Take every line containing "status" from the material and copy it.

*Input data:*

# # # # # # #

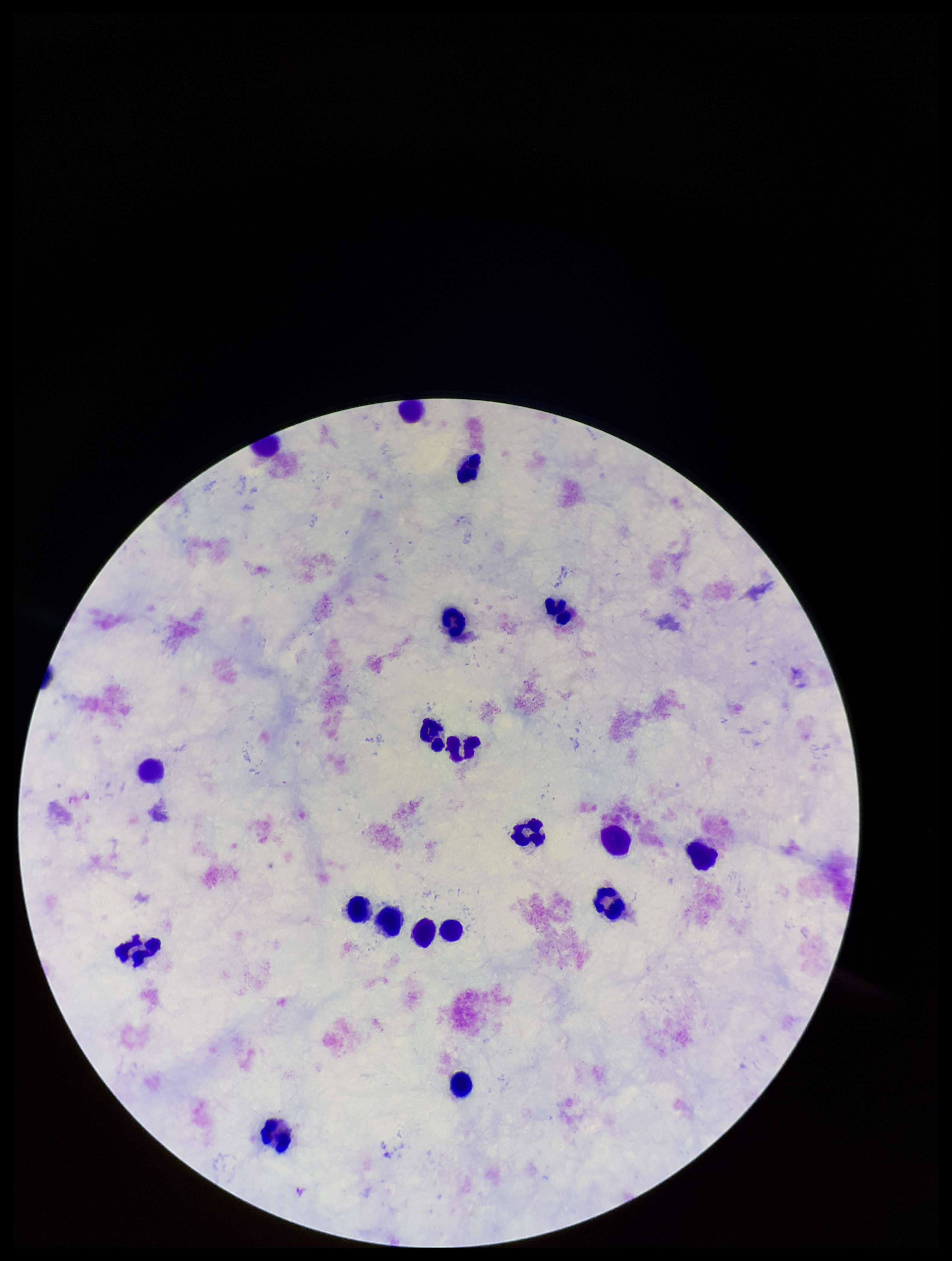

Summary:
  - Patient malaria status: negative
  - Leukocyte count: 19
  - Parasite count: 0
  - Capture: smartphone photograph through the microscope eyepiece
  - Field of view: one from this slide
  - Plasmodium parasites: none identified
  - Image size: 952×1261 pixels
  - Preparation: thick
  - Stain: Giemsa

# # # # # # #

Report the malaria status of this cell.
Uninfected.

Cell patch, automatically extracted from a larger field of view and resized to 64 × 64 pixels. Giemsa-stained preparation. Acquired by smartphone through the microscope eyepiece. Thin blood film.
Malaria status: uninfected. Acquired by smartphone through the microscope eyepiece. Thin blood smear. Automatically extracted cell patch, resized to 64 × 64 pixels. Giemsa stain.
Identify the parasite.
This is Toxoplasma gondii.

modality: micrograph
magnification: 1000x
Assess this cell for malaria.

# # # # # # #

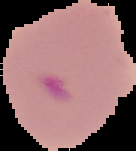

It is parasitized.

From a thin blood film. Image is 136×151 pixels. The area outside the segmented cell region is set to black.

# # # # # # #

*Your solution:*
  - Patient malaria status: negative
Report the malaria status of this cell.
Malaria status: uninfected. Acquired by smartphone through the microscope eyepiece. Thin blood smear. Automatically extracted cell patch, resized to 64 × 64 pixels. Giemsa stain.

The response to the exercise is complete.